EXERCISE DIRECTIONS: Copy the listing exactly. Omit nothing.

EXTRACTED MATERIAL:
_ _ _ _ _

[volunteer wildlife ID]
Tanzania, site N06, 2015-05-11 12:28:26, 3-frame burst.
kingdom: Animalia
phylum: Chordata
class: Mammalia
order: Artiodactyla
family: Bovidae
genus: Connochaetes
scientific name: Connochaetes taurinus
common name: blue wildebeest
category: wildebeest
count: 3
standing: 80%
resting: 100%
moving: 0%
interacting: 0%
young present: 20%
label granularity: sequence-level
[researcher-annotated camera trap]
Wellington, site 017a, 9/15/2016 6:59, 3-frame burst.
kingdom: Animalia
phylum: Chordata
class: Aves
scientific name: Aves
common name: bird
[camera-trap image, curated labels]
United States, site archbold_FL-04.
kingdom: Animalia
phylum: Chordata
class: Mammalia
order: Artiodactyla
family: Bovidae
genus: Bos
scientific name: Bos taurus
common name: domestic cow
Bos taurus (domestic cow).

_ _ _ _ _

EXERCISE RESULT:
[volunteer wildlife ID]
Tanzania, site N06, 2015-05-11 12:28:26, 3-frame burst.
kingdom: Animalia
phylum: Chordata
class: Mammalia
order: Artiodactyla
family: Bovidae
genus: Connochaetes
scientific name: Connochaetes taurinus
common name: blue wildebeest
category: wildebeest
count: 3
standing: 80%
resting: 100%
moving: 0%
interacting: 0%
young present: 20%
label granularity: sequence-level
[researcher-annotated camera trap]
Wellington, site 017a, 9/15/2016 6:59, 3-frame burst.
kingdom: Animalia
phylum: Chordata
class: Aves
scientific name: Aves
common name: bird
[camera-trap image, curated labels]
United States, site archbold_FL-04.
kingdom: Animalia
phylum: Chordata
class: Mammalia
order: Artiodactyla
family: Bovidae
genus: Bos
scientific name: Bos taurus
common name: domestic cow
Bos taurus (domestic cow).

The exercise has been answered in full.